La nuova iniziativa del governo britannico in collaborazione con Public Health England, citata nuovamente in questi giorni dal Telegraph che ha visionato una bozza del piano d’azione, punta infatti a stabilire un “limite calorico” per i cibi pronti, ma anche per le porzioni servite ai tavoli dei ristoranti locali.
Ed è così che si scopre che insalatone e sandwich non dovrebbero superare le 550 kcal, e che le pizze dovrebbero restare entro il limite di circa 1.000 kcal, limite già oltrepassato da numerose referenze ricche di condimenti vendute in UK da take-away e ristoranti.
134 kcal al massimo sarebbero invece quelle tollerate in una porzione di coleslaw (la tipica insalata anglosassone a base di cavolo, carote e salsa), in uno Yorkshire pudding e in un cocktail di gamberi acquistati pronti al consumo.

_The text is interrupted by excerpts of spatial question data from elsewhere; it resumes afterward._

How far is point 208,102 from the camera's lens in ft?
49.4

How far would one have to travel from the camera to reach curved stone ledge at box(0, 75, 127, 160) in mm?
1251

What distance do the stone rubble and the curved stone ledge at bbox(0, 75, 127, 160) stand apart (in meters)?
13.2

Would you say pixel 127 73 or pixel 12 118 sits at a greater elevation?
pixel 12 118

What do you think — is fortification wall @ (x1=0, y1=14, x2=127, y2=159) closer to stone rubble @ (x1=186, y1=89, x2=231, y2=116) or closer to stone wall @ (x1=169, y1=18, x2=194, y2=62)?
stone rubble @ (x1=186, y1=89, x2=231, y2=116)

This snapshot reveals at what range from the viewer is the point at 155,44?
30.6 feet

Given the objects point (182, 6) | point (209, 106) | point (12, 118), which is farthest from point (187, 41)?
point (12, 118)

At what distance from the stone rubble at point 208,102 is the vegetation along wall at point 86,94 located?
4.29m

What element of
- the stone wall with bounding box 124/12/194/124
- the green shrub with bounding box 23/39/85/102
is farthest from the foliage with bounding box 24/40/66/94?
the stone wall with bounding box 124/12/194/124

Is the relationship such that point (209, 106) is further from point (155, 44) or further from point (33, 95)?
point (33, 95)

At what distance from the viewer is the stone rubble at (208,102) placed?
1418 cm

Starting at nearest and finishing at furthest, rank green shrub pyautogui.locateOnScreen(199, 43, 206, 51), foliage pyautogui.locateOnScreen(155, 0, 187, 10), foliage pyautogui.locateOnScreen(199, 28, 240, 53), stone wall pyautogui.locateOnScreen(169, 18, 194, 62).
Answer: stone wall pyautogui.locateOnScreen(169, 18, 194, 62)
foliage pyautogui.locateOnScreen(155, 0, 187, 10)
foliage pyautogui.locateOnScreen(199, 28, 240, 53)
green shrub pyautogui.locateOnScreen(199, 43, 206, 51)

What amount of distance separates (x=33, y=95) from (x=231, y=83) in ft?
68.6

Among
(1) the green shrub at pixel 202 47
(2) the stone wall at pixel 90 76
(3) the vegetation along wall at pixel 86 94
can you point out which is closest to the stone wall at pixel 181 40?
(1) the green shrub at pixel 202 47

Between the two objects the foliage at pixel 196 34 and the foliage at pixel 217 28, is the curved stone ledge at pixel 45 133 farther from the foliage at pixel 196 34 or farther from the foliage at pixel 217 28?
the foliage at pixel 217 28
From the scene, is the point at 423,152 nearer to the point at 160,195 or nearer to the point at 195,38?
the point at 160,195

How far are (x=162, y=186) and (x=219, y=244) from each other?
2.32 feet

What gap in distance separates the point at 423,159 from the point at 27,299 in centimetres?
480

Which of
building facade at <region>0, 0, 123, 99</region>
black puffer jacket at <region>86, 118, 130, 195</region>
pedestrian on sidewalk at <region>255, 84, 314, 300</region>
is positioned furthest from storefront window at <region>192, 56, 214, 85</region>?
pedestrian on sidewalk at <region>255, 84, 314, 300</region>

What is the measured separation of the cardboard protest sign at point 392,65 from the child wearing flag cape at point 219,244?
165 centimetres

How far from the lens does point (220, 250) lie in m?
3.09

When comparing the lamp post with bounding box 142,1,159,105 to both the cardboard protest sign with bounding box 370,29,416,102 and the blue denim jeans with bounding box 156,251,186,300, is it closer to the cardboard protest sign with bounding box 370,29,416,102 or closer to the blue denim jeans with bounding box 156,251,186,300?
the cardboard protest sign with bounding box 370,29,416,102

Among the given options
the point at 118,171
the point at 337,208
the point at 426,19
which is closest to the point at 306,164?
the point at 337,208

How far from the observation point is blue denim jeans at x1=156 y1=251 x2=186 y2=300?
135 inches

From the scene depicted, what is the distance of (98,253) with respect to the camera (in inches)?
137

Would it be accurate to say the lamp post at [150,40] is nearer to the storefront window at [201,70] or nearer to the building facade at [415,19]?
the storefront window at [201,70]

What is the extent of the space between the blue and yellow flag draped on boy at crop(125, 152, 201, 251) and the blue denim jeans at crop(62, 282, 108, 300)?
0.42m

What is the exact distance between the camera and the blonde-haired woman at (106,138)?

Cibi che di contro, però, con le porzioni abbondanti servite dai ristoranti arrivano a toccare le 500 kcal.
Il governo auspica che entro il 2024 questi obiettivi vengono raggiunti volontariamente dai settori della grande distribuzione e della ristorazione, ma qualora non accadesse, si preannuncia già pronto ad utilizzare altre più incisive leve per smuovere il loro impegno.
Forse è proprio questo atteggiamento ad aver generato numerose critiche, secondo le quali l’atteggiamento della Gran Bretagna si conferma sempre più come quello di un cosiddetto “nanny state”, ovvero uno stato dalla concezione eccessivamente paternalistica e che tratta i propri cittadini come fosse la loro baby-sitter.
Ed effettivamente, uno stato che pretende di controllare quanto cibo assumiamo e le calorie in esso contente, mostra un’attenzione verso la salute pubblica certamente nobile, ma al contempo troppo “prepotente”, perché non tiene conto della libertà dell’essere umano e del suo naturale debole per il cibo, autentico piacere della vita.